[[ MATERIAL TO PROCESS open ]]
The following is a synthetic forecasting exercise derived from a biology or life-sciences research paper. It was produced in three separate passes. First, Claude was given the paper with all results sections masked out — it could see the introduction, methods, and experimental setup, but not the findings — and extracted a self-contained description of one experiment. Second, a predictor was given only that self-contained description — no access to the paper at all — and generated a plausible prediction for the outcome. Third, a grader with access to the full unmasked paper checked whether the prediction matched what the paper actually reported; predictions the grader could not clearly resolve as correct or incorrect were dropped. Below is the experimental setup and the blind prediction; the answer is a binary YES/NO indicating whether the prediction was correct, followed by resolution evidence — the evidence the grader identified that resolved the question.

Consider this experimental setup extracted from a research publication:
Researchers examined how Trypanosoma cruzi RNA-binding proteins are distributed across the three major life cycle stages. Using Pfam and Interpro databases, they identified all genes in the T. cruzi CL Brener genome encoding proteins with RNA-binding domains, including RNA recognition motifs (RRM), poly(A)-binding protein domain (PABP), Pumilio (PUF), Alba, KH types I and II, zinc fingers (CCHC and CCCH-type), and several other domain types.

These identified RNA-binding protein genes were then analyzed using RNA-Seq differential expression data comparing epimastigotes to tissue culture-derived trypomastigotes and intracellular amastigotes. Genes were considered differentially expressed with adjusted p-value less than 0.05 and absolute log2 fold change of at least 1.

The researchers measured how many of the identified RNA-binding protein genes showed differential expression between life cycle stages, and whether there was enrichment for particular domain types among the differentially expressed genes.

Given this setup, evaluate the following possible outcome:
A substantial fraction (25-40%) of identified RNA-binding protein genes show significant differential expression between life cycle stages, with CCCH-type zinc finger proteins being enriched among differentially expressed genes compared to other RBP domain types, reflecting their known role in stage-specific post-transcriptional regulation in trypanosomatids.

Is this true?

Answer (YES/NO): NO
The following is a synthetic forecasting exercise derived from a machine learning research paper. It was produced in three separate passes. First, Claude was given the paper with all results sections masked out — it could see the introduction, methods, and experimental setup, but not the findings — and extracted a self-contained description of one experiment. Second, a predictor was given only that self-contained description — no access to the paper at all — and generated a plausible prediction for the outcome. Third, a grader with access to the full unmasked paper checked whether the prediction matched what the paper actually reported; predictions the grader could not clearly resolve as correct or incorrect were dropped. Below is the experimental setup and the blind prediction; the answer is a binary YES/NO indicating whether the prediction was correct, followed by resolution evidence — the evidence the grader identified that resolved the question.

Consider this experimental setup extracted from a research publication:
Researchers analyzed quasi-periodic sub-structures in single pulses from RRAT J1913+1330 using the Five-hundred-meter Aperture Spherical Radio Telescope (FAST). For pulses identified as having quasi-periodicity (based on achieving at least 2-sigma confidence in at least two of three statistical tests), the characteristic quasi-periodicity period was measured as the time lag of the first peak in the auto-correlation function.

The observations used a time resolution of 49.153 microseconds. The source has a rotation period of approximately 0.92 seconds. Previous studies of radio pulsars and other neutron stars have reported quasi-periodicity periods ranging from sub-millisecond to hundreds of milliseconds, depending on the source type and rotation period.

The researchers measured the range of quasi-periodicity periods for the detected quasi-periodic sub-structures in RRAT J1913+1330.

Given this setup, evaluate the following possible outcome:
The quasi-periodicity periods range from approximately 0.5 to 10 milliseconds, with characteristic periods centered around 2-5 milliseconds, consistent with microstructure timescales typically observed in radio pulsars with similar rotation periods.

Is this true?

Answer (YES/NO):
[[ MATERIAL TO PROCESS closed ]]
• _AIM OF THE EXERCISE_: Give the data again in full, keeping every line as it was.

• _EXPECTED ANSWER_:
The following is a synthetic forecasting exercise derived from a biology or life-sciences research paper. It was produced in three separate passes. First, Claude was given the paper with all results sections masked out — it could see the introduction, methods, and experimental setup, but not the findings — and extracted a self-contained description of one experiment. Second, a predictor was given only that self-contained description — no access to the paper at all — and generated a plausible prediction for the outcome. Third, a grader with access to the full unmasked paper checked whether the prediction matched what the paper actually reported; predictions the grader could not clearly resolve as correct or incorrect were dropped. Below is the experimental setup and the blind prediction; the answer is a binary YES/NO indicating whether the prediction was correct, followed by resolution evidence — the evidence the grader identified that resolved the question.

Consider this experimental setup extracted from a research publication:
Researchers examined how Trypanosoma cruzi RNA-binding proteins are distributed across the three major life cycle stages. Using Pfam and Interpro databases, they identified all genes in the T. cruzi CL Brener genome encoding proteins with RNA-binding domains, including RNA recognition motifs (RRM), poly(A)-binding protein domain (PABP), Pumilio (PUF), Alba, KH types I and II, zinc fingers (CCHC and CCCH-type), and several other domain types.

These identified RNA-binding protein genes were then analyzed using RNA-Seq differential expression data comparing epimastigotes to tissue culture-derived trypomastigotes and intracellular amastigotes. Genes were considered differentially expressed with adjusted p-value less than 0.05 and absolute log2 fold change of at least 1.

The researchers measured how many of the identified RNA-binding protein genes showed differential expression between life cycle stages, and whether there was enrichment for particular domain types among the differentially expressed genes.

Given this setup, evaluate the following possible outcome:
A substantial fraction (25-40%) of identified RNA-binding protein genes show significant differential expression between life cycle stages, with CCCH-type zinc finger proteins being enriched among differentially expressed genes compared to other RBP domain types, reflecting their known role in stage-specific post-transcriptional regulation in trypanosomatids.

Is this true?

Answer (YES/NO): NO
The following is a synthetic forecasting exercise derived from a machine learning research paper. It was produced in three separate passes. First, Claude was given the paper with all results sections masked out — it could see the introduction, methods, and experimental setup, but not the findings — and extracted a self-contained description of one experiment. Second, a predictor was given only that self-contained description — no access to the paper at all — and generated a plausible prediction for the outcome. Third, a grader with access to the full unmasked paper checked whether the prediction matched what the paper actually reported; predictions the grader could not clearly resolve as correct or incorrect were dropped. Below is the experimental setup and the blind prediction; the answer is a binary YES/NO indicating whether the prediction was correct, followed by resolution evidence — the evidence the grader identified that resolved the question.

Consider this experimental setup extracted from a research publication:
Researchers analyzed quasi-periodic sub-structures in single pulses from RRAT J1913+1330 using the Five-hundred-meter Aperture Spherical Radio Telescope (FAST). For pulses identified as having quasi-periodicity (based on achieving at least 2-sigma confidence in at least two of three statistical tests), the characteristic quasi-periodicity period was measured as the time lag of the first peak in the auto-correlation function.

The observations used a time resolution of 49.153 microseconds. The source has a rotation period of approximately 0.92 seconds. Previous studies of radio pulsars and other neutron stars have reported quasi-periodicity periods ranging from sub-millisecond to hundreds of milliseconds, depending on the source type and rotation period.

The researchers measured the range of quasi-periodicity periods for the detected quasi-periodic sub-structures in RRAT J1913+1330.

Given this setup, evaluate the following possible outcome:
The quasi-periodicity periods range from approximately 0.5 to 10 milliseconds, with characteristic periods centered around 2-5 milliseconds, consistent with microstructure timescales typically observed in radio pulsars with similar rotation periods.

Is this true?

Answer (YES/NO):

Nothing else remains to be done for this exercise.